> **What the task requires**: Change every "stone pavement" in the lines below to "paved sidewalk", leaving everything else as it is. Leave the pictures out of your answer.

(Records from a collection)
|---|

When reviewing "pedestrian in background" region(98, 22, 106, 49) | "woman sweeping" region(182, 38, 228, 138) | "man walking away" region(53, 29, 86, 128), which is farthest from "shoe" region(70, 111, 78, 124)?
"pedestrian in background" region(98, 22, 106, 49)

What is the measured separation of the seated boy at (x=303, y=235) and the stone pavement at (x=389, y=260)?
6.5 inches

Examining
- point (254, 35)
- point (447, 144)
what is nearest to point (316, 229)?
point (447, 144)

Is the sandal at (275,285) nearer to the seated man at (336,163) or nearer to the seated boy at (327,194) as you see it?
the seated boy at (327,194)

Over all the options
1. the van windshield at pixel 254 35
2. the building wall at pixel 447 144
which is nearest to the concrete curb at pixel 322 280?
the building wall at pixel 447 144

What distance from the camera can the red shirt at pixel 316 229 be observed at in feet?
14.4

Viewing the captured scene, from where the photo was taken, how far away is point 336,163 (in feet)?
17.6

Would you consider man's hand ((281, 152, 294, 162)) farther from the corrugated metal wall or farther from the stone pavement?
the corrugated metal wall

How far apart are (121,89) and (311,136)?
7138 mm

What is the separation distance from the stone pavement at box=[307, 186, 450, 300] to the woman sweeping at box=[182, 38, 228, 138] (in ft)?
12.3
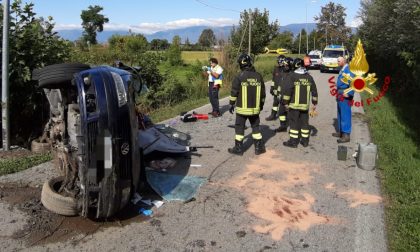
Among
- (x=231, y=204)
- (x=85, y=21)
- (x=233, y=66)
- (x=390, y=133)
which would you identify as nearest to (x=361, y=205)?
(x=231, y=204)

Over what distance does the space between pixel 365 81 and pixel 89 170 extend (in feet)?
20.3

|---|

> **Completed task**:
When reviewing "pedestrian in background" region(98, 22, 106, 49) | "woman sweeping" region(182, 38, 228, 138) | "man walking away" region(53, 29, 86, 128), which is farthest from "shoe" region(70, 111, 78, 124)?
"pedestrian in background" region(98, 22, 106, 49)

What is the measured separation of the seated boy at (x=303, y=235) and the paved sidewalk at (x=389, y=260)?
6.5 inches

Examining
- point (254, 35)
- point (447, 144)
what is nearest to point (316, 229)?
point (447, 144)

Is the sandal at (275,285) nearer to the seated man at (336,163) or nearer to the seated boy at (327,194) as you see it?
the seated boy at (327,194)

Over all the options
1. the van windshield at pixel 254 35
2. the building wall at pixel 447 144
which is nearest to the concrete curb at pixel 322 280?
the building wall at pixel 447 144

What distance from the camera can the red shirt at pixel 316 229 be observed at in feet?
14.4

Viewing the captured scene, from where the photo was taken, how far away is point 336,163 (in feet)?
17.6

Would you consider man's hand ((281, 152, 294, 162)) farther from the corrugated metal wall or farther from the paved sidewalk?
the corrugated metal wall

How far apart are (121,89) and (311,136)?
7138 mm

What is the separation distance from the paved sidewalk at box=[307, 186, 450, 300] to the woman sweeping at box=[182, 38, 228, 138] (in ft)?
12.3
Among
- (x=231, y=204)
- (x=85, y=21)
- (x=233, y=66)
- (x=390, y=133)
which would you identify as nearest to (x=361, y=205)?
(x=231, y=204)

Over what distance does the space between pixel 365 81 and pixel 89 170 extend (in feet)?
20.3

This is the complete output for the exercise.